17 Şubat 2012 Cuma

nikah - önce komik geldi ama kağıtta öldü

Herkes yerlerini almış ve kıyım işlemi başlamıştı. Nikah memuru her gün asgari on kez söylediği, herkesin biraz bildiği ama tamamını sadece kendi bildiği tekerlemeyi söylemeye başladı;

"Belediye başkanımızın bana verdiği yetkiyle... İyi günde kötü günde, hastalık da sağlıkta, şurada burada, falan fistan...." bittikten sonra; damada döndü ve;

"Siz Şaduman oğlu Ayhan Bey; Bülent kızı Selvi Hanım'ı karılığa kabul ediyor musunuz?"
Damat nikah memuruna döndü ve;
"Öncelikle belediye başkanının size verdiği yetkiyi görebilir miyim?"
-- İnsanlar şaşkınlıkla karışık gülerler--
Damat kahkahalardan cesaret aldı ve devam etti;
"Korsan nikah memuru olmasın mazallah"
-- Kahkahalar devam eder --
Nikah memuru da neşeli ortamı kaprisle bozmadı ve
"Gelin hanım size 'Evet' dedikten sonra korkmayın." deyip ve damada tekrar sordu;
".... kabul ediyor musunuz?"
Damat
"Da! Eski alışkanlık kusura bakmayın. Evet, kabul ediyorum"
Kalabalık gibi gelin de güldü ama hafif bir sıkıntı da basmadı değil.
Nikah memuru bu sefer geline döndü ve sordu;
" .... kabul ediyor musunuz?"
Gelin;
"Ne diyeyim ki ben şimdi. Evet kabul ediyorum"
Evet'i duyan damat seviçle geline döndü ve kolunu kaldırıp;
"Çak!" dedi.
Gelin beşliği çaktı ve zaten yumuşamış, hamburger ekmeği kıvamına gelmiş olan kalabalık gülmeye devam etti.
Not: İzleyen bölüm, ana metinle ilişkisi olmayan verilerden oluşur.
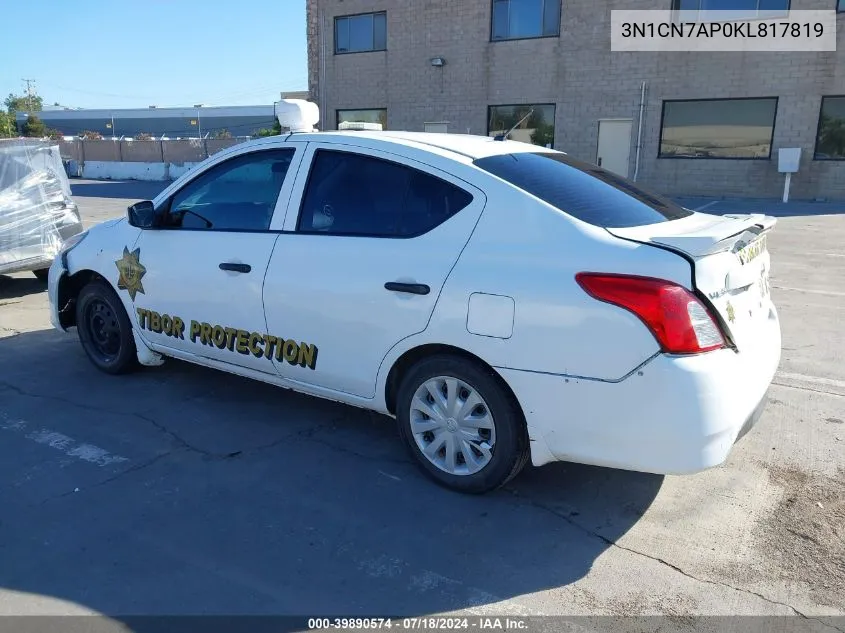 2019 Nissan Versa 1.6 S+ VIN: 3N1CN7AP0KL817819 Lot: 39890574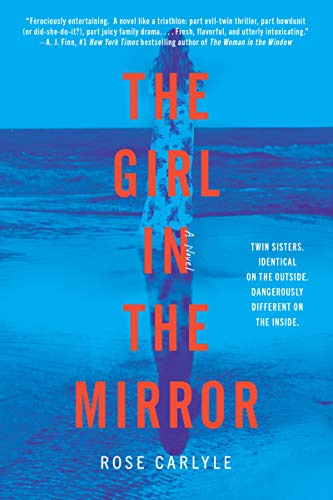 The Girl in the Mirror: A Novel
Takı merasiminde damadın arkadaşları hala gülüyordu ve
"Olum sakat mısın?", "Youtube'a koyacam bunu", "Deli misin nesin?" gibilerinden bir şeyler söylüyorlardı. Çok komik olmayan bu merasim de bitti, düğün istemeyen çift eve gidip, küçük altınları sayıp, sevişip, bir daha küçük altınları saydılar.